◆ WHAT THIS EXERCISE ASKS ◆
A. Reproduce the portion of the court opinion excerpt starting with "Jackson also contends" and going on through "not be addressed.".
B. Write what comes next in the court opinion on Jackson's appeal, picking up right after its final sentence.

LGR 18 was suspended effective April 2008. Jackson's trial occurred in January 2008 while the rule was still in effect.

We hold that, while the prosecutor's remarks were improper, because there was no objection and any prejudice resulting from those remarks could have been remedied by a curative instruction, Jackson has waived any claim of error. The trial court also did not err in admitting testimony about the victim's alcohol abuse after the incident since this evidence was relevant and Jackson elicited similar testimony on cross-examination and incorporated the challenged testimony in his closing argument. Finally, permitting Jackson's case to be tried before a jury drawn solely from the Kent jury assignment area neither violated his right to an impartial jury nor deprived him of effective assistance since case law has recently established the constitutionality of the jury selection process under RCW 2.36.055 and former LGR 18. We affirm.

Jackson also contends that the cumulative effect of erroneous rulings deprived him of a fair trial. Because the rulings challenged on appeal were not erroneous, this contention need not be addressed.

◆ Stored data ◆
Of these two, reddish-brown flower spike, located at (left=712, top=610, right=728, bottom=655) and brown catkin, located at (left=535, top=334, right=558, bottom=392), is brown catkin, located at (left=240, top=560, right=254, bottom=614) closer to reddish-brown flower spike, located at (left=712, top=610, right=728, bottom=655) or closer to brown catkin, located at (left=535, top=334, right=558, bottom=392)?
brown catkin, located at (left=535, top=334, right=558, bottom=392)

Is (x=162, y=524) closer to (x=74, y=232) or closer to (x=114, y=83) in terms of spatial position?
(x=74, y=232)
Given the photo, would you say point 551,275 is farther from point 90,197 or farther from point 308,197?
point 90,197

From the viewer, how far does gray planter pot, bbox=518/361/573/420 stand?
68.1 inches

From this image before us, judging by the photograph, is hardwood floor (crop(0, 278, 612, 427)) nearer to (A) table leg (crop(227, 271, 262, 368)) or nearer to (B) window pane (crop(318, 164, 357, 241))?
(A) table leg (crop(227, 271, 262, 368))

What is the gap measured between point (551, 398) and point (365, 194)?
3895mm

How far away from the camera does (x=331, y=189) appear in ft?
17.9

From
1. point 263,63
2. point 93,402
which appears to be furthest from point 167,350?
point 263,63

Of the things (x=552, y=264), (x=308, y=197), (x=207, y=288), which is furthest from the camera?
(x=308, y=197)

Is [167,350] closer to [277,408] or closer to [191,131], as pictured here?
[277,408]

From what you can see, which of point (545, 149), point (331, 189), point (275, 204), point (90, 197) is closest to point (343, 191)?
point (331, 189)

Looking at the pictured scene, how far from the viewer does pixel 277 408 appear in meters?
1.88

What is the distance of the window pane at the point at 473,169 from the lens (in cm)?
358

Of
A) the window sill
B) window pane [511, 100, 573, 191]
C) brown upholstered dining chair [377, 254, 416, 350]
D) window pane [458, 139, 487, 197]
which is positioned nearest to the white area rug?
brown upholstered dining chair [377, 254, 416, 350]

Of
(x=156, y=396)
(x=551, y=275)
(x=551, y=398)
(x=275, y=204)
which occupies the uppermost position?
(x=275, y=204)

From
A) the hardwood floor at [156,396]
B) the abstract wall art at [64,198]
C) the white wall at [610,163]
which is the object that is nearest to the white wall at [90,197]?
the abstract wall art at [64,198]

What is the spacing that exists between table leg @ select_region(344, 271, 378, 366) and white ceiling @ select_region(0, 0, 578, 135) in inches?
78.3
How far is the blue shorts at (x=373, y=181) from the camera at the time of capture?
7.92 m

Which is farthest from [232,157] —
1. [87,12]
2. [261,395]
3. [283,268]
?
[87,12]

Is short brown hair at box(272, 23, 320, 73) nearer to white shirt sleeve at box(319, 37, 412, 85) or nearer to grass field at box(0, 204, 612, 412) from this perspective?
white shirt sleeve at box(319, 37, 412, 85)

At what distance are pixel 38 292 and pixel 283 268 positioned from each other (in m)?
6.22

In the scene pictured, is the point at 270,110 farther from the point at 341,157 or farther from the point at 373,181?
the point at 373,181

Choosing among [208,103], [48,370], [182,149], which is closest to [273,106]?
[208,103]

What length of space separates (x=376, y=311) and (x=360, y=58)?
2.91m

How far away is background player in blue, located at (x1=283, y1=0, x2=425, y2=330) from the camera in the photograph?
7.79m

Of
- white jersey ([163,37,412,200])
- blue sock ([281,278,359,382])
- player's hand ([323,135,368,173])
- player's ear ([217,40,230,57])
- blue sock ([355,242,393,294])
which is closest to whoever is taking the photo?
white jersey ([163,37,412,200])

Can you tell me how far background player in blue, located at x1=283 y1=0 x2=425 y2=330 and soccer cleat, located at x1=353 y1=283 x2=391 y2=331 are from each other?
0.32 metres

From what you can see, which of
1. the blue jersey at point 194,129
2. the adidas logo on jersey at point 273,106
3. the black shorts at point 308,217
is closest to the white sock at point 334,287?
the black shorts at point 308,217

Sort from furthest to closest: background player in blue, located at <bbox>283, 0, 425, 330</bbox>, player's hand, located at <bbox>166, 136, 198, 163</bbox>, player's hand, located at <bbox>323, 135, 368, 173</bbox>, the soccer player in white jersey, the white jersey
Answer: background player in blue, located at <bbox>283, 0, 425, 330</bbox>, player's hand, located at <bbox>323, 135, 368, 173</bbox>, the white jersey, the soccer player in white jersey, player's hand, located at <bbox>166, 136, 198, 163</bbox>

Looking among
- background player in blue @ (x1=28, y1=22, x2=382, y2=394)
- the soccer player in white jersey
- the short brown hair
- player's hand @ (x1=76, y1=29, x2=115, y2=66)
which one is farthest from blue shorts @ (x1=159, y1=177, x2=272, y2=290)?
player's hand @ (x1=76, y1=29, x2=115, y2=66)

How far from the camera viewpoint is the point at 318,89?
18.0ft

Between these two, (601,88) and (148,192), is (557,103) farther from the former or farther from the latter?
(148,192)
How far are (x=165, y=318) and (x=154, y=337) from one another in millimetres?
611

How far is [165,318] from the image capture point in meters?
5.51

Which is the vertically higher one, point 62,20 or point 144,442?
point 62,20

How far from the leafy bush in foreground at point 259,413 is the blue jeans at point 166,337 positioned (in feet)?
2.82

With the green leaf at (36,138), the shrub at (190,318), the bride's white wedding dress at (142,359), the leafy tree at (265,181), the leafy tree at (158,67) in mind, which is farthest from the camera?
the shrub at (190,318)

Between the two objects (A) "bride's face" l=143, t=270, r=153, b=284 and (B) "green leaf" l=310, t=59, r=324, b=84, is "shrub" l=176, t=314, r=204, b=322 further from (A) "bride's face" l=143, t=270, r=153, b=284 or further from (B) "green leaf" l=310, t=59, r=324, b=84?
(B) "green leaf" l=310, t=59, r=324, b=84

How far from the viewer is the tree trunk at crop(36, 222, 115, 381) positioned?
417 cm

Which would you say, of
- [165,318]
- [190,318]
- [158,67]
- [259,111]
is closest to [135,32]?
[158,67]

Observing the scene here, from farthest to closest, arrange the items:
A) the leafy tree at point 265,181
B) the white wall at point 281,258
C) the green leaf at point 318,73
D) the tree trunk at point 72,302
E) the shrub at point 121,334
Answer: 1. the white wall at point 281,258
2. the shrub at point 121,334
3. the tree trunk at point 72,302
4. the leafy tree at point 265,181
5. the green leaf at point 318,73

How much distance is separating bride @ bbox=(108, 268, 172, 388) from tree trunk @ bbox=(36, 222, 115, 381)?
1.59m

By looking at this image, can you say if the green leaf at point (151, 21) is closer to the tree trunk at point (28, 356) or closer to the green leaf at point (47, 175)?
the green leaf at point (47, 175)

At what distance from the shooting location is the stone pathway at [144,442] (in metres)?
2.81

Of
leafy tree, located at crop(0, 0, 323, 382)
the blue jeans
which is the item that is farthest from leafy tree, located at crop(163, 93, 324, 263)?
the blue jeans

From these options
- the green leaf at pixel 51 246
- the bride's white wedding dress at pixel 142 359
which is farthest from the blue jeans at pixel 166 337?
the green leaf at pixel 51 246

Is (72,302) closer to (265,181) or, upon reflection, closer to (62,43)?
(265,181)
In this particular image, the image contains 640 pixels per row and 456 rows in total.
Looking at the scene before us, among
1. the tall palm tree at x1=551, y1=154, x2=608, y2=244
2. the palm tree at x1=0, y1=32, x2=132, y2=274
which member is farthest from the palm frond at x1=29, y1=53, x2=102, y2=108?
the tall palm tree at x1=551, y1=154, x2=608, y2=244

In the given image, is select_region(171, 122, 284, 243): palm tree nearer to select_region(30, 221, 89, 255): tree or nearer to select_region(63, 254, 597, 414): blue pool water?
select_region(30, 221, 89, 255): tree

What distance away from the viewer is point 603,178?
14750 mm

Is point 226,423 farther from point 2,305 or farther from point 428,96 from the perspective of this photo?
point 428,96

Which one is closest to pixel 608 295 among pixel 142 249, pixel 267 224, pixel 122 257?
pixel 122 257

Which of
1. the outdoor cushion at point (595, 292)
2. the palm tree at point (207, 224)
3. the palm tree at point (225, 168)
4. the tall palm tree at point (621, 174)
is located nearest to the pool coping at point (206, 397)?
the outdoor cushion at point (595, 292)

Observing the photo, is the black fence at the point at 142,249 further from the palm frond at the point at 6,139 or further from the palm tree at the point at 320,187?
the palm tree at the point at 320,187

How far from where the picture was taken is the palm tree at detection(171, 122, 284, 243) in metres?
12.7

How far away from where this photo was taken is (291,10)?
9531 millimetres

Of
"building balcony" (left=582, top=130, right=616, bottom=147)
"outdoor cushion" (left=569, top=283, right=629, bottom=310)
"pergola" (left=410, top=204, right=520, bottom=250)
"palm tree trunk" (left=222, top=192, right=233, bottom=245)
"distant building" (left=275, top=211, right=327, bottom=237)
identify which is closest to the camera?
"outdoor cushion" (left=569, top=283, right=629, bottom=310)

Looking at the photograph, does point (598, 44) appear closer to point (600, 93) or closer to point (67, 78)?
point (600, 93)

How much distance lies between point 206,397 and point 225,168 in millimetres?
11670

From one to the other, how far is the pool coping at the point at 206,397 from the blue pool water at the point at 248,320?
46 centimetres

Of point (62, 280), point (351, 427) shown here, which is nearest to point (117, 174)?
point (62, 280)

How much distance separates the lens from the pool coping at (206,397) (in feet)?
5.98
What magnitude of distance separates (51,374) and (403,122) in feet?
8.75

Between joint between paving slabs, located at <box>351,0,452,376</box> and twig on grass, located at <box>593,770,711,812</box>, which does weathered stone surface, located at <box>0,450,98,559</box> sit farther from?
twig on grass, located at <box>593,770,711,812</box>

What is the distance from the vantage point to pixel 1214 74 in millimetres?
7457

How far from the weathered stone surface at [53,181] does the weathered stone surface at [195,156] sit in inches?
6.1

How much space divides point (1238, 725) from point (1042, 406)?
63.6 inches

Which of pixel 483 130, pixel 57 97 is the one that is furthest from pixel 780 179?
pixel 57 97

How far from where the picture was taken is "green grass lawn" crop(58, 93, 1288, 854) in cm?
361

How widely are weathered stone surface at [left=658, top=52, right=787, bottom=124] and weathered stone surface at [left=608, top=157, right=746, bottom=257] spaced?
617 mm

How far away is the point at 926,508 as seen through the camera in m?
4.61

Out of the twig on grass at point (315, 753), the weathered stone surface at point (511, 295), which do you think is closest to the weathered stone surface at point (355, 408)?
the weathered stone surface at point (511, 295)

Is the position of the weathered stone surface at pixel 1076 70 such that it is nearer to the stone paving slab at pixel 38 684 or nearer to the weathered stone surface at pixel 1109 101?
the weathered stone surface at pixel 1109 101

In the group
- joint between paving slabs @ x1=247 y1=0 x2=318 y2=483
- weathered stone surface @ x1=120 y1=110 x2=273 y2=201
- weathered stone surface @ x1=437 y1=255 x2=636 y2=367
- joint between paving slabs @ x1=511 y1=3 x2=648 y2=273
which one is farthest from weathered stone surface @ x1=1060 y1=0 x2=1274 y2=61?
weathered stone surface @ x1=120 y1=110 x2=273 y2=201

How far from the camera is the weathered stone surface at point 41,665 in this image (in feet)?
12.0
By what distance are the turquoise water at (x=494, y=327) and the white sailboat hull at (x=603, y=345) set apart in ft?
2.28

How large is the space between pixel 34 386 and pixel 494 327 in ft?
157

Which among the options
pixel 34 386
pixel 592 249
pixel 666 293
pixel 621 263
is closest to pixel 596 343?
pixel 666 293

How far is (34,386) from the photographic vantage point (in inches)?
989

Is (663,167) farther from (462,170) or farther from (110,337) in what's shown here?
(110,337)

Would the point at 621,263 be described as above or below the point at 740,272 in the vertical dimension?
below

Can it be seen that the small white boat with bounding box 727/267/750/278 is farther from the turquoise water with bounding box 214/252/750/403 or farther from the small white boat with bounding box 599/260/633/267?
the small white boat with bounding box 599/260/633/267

◆ ANSWERS TO THE TASKS ◆
A.
Jackson also contends that the cumulative effect of erroneous rulings deprived him of a fair trial. Because the rulings challenged on appeal were not erroneous, this contention need not be addressed.

B.
Background

On June 17, 2006, Judy Thompson spent the day with her friends Laura Noftsger and Sina and Joann Ebinger at a Gay Pride softball event sponsored by Alcoholics Anonymous. After the event, Thompson and the Ebingers went to dinner and returned to the Ebingers' house. Thompson, a recovering alcoholic with seven months sobriety at the time, did not consume any alcohol that day.

Thompson left the Ebingers about 10:30 p.m. and on the drive home, she stopped by the grocery store. She arrived at her apartment complex about an hour later and parked her car. A man she did not recognize was standing in the parking lot. Exiting her car, Thompson walked toward her apartment with her arms full of groceries. She heard the man walking behind her and following her up the stairs to her apartment door. When she opened her door, the man "jumped [her] from behind," struck her on the back of the head with a hard object, and pushed her into the apartment. Thompson fell to the floor face down.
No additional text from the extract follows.